Working out just what fraction of these photons need to be absorbed is a bit beyond me. If the radiation has to be 1,000 times weaker, it’ll have to pass through 1.6 meters of air. That sounds to me like it’d be enough to burn our dragon’s tongue right off. And indeed, if we run the equation a different way, we see that, after traveling through 30 centimeters (about a foot) of air, the gamma rays will still have 25% of their original strength. I’m trying very hard not to imagine what burning dragon teeth would smell like.
But there’s no reason our dragon has to be making its death-dealing plasma out of air. Water is the most common molecule in biology, so why not use that instead? A 511 keV photon can still travel over 10 centimeters in water, but that’s a heck of a lot better than the 150 centimeters we were looking at before.
Of course, we can add a dash of metal atoms to the mix to absorb more of the x-rays and protect our poor dragon from its own flame. The heaviest metal found in organisms in large quantities is iron, usually in the form of hemoglobin. So let’s just throw some hemoglobin in that water, handwave away how the dragon is producing so many positrons, and call this experiment a success.
Well, it’s not a total success, since what I just described is essentially a dragon vomiting a jet of blood and then turning that into scalding-hot plasma. No wonder everybody’s scared of dragons…
5 thoughts on “The Physics of Dragonfire”

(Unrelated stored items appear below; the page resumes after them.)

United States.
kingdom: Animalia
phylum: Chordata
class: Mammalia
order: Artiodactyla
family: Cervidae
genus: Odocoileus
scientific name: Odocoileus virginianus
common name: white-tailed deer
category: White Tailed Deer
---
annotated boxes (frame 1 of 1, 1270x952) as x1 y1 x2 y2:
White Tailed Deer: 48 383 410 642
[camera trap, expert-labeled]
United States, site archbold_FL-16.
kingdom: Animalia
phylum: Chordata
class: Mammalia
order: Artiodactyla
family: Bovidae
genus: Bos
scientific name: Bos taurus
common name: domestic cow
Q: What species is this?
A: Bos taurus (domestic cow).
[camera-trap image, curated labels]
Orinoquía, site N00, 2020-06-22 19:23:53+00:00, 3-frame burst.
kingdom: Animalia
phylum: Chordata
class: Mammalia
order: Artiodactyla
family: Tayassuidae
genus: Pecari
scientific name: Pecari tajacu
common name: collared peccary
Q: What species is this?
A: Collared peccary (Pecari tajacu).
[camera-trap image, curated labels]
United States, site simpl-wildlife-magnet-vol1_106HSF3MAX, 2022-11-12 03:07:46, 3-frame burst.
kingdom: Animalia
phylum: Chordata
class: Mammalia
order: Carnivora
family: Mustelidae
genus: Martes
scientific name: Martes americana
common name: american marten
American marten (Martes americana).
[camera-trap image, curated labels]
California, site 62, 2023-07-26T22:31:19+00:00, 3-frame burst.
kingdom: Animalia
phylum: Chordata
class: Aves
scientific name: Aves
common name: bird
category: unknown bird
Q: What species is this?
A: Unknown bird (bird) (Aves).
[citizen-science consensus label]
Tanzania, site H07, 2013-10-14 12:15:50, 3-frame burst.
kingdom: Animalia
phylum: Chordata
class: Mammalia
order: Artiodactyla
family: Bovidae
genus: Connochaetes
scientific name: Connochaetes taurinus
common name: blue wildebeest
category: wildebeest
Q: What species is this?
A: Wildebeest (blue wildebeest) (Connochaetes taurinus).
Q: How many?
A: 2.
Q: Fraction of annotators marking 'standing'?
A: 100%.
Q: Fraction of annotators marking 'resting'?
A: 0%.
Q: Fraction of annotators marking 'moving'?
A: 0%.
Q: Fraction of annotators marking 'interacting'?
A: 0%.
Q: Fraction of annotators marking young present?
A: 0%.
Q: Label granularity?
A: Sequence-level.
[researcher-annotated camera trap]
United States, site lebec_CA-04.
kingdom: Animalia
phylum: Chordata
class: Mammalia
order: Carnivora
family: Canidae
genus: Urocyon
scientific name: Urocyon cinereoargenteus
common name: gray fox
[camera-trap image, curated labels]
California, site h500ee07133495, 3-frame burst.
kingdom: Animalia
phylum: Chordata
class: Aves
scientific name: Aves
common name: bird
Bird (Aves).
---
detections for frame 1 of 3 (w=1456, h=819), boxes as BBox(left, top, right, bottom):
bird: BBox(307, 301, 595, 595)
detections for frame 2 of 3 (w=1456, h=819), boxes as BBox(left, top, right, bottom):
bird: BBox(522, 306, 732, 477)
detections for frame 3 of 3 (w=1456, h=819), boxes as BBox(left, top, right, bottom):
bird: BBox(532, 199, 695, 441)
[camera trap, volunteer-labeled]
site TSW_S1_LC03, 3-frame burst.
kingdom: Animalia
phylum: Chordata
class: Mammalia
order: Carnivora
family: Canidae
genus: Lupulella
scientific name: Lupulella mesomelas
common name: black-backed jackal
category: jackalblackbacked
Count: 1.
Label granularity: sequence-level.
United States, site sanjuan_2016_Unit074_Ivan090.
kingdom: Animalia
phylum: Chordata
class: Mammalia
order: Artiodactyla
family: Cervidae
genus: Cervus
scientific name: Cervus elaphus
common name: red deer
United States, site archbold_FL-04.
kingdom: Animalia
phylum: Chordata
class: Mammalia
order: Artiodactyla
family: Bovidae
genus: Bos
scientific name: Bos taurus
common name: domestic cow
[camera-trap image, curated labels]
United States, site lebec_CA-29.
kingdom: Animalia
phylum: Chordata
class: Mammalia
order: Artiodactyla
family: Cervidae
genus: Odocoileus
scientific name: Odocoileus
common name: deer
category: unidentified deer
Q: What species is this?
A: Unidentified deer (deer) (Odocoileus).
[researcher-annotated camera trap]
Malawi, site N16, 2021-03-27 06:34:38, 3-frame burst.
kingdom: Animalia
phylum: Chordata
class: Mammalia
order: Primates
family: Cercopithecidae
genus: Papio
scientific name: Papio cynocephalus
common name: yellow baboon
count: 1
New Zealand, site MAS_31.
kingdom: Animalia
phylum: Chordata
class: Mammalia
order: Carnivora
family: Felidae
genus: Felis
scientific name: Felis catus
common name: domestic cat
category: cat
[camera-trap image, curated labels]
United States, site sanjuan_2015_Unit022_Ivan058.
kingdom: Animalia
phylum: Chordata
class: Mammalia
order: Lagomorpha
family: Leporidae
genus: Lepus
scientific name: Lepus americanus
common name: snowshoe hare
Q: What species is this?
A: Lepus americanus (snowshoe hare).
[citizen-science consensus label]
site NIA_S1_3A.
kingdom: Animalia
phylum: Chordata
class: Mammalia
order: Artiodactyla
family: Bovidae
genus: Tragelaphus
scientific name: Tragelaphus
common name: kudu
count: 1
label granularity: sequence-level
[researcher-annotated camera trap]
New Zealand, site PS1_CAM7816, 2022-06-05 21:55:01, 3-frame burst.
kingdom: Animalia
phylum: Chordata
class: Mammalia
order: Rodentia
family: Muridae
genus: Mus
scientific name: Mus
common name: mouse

I love your blog! Unique! x
Reblogged this on intjerest.
Pingback: The Biology of Dragonfire | Sublime Curiosity
Reblogged this on fanvault.
Thanks so much for writing this up. It’s a very interesting thought exercise, one that mirrors something I’m doing for a project of my own, which is how I came to be here by following some interesting Google searches.
I’m trying to work out some of the math that you used in order to finish my own calculations, and I was hoping you could help explain some of your process at certain points where you lost me.
I was able to follow the flow rate calculation as it’s a simple multiplication of the area’s cross section times the velocity of the flames, but then you got to the meat and potatoes of what I’m trying to find with the energy requirements. I don’t understand how you got 79.97 million Joules out of the three numbers: 3.12 m³/s flow rate, 1,020 Joules/kg heat capacity of air, and 20,000 Kelvin.
I’m trying to figure out how much energy would be involved in a much, much smaller dragon breath. I imagine it not being more than a 30- to 40-foot stream hot enough to ignite clothing and deliver third-degree burns within 1 second, but not outright incinerate people. I understand from a crematorium article I read a while back that it takes 100 MJ to cause combustion in a 150-lb person made up of 65% water. I don’t imagine this would require anything close to 20,000 Kelvins, though maybe I’m wrong.
If you could spare a few minutes, I would appreciate any insights you could offer on this about how I can use your math to answer these questions, and any additional concerns I may be forgetting.